Natuurlijk zijn er kosten verbonden aan het leven in de nabijheid van dieren in het wild, of het nu gaat om de vernietiging van een liefdevol onderhouden tuin of de dood van een huisdier. Onderzoek suggereert ook dat meer contact met dieren in het wild het risico op zoönotische ziekten zoals ebola of vogelgriep verhoogt, die van dieren op mensen springen. Maar we zullen de omvang van de problemen en de voordelen niet weten, tenzij er meer middelen worden gebruikt om te kijken naar het onderbestudeerde rijk van de stedelijke fauna. Het relatief nieuwe veld is deels verwaarloosd omdat onderzoek naar dieren in het wild vaak wordt gefinancierd door jacht- en wildverenigingen, zegt Gehrt.

Met ongeveer 85 procent van de Amerikanen die in stedelijke gebieden wonen, is de kans groot dat ze in de betonnen jungle wildlife tegenkomen.

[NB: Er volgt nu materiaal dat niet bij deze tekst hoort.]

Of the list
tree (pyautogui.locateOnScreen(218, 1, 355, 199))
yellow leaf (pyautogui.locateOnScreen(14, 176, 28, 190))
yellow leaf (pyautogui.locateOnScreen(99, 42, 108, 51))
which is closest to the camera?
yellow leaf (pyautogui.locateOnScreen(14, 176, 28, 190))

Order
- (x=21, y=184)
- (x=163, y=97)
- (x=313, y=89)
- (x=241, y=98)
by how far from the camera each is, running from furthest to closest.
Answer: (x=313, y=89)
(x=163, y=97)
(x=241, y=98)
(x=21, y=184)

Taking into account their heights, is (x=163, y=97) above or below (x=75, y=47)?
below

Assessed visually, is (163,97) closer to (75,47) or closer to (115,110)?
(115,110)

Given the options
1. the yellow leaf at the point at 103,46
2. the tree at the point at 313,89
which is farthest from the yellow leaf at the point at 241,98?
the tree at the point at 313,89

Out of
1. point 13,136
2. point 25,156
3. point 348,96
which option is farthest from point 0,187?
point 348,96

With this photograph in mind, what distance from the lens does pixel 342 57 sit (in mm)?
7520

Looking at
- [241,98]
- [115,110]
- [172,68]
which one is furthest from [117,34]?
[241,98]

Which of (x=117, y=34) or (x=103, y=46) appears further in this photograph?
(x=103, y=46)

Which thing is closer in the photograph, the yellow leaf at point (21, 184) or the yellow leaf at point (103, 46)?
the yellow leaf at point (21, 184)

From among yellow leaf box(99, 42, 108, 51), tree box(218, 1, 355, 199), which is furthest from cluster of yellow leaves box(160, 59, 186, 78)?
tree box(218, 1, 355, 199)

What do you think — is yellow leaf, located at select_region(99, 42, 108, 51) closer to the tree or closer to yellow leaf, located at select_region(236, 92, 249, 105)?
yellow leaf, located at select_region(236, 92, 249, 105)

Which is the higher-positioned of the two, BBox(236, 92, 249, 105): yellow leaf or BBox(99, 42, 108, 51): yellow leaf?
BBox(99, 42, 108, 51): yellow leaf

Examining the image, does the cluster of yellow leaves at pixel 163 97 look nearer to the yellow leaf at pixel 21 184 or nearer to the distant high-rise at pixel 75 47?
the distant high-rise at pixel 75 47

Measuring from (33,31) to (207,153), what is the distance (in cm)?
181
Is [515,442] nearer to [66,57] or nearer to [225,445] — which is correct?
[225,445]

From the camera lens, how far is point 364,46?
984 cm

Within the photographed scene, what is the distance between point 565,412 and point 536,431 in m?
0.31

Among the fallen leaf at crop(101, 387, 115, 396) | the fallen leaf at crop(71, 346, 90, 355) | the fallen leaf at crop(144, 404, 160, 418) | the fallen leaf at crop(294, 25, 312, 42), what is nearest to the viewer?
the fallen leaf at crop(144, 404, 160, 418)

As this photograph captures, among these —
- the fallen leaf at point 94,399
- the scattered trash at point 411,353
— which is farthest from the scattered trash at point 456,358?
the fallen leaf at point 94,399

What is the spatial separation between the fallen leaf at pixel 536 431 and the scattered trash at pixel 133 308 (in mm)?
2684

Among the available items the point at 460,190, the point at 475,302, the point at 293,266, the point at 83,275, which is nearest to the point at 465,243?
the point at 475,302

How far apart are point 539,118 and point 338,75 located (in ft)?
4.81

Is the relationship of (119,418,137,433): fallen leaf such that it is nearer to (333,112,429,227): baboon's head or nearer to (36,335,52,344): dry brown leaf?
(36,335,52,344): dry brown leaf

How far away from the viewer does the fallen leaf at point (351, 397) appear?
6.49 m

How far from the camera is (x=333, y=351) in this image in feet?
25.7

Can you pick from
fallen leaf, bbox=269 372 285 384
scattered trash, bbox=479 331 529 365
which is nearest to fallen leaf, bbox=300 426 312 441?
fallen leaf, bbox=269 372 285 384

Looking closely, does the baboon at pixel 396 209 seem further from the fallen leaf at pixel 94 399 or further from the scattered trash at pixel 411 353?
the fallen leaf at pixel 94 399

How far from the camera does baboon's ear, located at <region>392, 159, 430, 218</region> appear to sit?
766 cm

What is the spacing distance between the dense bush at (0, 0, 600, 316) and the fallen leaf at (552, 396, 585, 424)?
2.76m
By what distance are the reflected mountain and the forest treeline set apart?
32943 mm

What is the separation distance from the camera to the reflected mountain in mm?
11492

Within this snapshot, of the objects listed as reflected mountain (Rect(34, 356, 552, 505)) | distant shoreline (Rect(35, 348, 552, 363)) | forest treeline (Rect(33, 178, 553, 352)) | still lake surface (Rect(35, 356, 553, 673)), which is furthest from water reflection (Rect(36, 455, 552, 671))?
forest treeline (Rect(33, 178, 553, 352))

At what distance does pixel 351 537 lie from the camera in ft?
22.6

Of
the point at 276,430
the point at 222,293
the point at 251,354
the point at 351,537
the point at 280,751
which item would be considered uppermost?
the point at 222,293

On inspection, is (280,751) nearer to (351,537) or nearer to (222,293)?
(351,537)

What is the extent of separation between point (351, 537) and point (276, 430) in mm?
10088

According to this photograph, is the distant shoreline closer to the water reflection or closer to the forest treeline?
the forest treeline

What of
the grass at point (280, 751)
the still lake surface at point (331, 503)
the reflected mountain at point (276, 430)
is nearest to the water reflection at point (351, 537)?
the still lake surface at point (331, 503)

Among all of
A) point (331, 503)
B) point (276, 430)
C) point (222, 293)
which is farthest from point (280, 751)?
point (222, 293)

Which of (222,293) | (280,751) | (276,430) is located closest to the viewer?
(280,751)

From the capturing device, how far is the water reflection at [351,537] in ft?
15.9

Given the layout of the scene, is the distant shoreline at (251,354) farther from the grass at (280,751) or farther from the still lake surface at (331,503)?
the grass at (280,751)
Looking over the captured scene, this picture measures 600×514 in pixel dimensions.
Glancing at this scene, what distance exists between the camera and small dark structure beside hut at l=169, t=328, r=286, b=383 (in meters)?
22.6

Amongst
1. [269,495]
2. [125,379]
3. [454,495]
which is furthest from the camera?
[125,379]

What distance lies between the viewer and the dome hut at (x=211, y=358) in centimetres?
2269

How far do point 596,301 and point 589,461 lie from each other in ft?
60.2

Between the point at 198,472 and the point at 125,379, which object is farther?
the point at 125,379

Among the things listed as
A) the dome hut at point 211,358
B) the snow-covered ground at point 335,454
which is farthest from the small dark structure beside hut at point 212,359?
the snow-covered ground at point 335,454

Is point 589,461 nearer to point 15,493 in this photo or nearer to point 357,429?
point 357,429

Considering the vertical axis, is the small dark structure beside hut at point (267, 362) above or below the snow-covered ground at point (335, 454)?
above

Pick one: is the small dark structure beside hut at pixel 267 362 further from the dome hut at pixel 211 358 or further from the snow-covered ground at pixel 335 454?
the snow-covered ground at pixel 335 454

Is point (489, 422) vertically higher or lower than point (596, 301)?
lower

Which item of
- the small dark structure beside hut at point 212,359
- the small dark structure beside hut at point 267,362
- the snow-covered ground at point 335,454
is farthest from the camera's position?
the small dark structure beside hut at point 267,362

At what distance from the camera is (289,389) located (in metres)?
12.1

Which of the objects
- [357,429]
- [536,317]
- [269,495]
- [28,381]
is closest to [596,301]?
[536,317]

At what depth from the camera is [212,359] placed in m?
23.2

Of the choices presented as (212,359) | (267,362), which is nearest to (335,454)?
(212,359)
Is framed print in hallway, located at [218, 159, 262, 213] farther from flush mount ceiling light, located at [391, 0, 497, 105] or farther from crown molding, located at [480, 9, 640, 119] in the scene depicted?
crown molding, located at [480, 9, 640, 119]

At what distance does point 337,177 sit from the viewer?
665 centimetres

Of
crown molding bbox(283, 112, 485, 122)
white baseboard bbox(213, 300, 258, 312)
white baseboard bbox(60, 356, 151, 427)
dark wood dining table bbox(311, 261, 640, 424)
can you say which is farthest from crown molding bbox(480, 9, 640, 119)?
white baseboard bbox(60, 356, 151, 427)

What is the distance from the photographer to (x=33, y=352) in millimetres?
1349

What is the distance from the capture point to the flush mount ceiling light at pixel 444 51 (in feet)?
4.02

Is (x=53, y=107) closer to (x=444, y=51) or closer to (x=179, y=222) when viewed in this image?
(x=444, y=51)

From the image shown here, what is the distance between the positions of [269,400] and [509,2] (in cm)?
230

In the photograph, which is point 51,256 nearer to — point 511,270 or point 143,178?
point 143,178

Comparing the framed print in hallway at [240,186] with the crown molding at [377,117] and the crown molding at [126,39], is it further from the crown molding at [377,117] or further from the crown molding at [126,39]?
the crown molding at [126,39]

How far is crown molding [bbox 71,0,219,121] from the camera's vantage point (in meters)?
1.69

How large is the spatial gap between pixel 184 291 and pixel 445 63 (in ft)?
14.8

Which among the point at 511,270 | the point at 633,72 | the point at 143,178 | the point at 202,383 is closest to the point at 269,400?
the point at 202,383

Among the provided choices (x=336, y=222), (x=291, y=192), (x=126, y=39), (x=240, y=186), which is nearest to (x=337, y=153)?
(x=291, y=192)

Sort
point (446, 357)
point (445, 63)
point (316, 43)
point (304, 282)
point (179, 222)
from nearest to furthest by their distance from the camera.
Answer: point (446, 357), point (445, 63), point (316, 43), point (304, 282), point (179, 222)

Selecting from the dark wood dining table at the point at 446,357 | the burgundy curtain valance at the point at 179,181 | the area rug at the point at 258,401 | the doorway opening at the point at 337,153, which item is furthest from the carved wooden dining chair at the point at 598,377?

We moeten begrijpen hoe normaal gedrag eruitziet versus het gedrag van een ziek dier. En als het dier zich regelmatig gedraagt, moeten we kunnen genieten van de ervaring ze te zien in plaats van angst te voelen. "De manier waarop deze dieren in stedelijke gebieden leven, is veel anders dan hoe ze op het platteland leven, " zegt Drake.

Dat komt neer op openbaar onderwijs en meer geld voor onderzoek - beide voortdurende uitdagingen voor natuurbiologen. Voor Gehrt is het de moeite waard om rekening te houden met de positieve impact van stedelijke coyotes. Coyotes helpen bij het beheersen van herbivoren die anders enorme populaties kunnen hebben en die over het algemeen geen schade toebrengen aan mensen. "De voordelen wegen waarschijnlijk zwaarder dan de kosten van het hebben van roofdieren in onze systemen", zegt hij.

Drake is het daarmee eens. "Ik voel dat mijn leven, en hopelijk het leven van de meeste mensen, " zegt hij, "verrijkt zijn door deze dieren om ons heen te hebben versus een stad zonder dieren en natuurlijke hulpbronnen."

Vossen en coyotes zijn natuurlijke vijanden. Of zijn ze?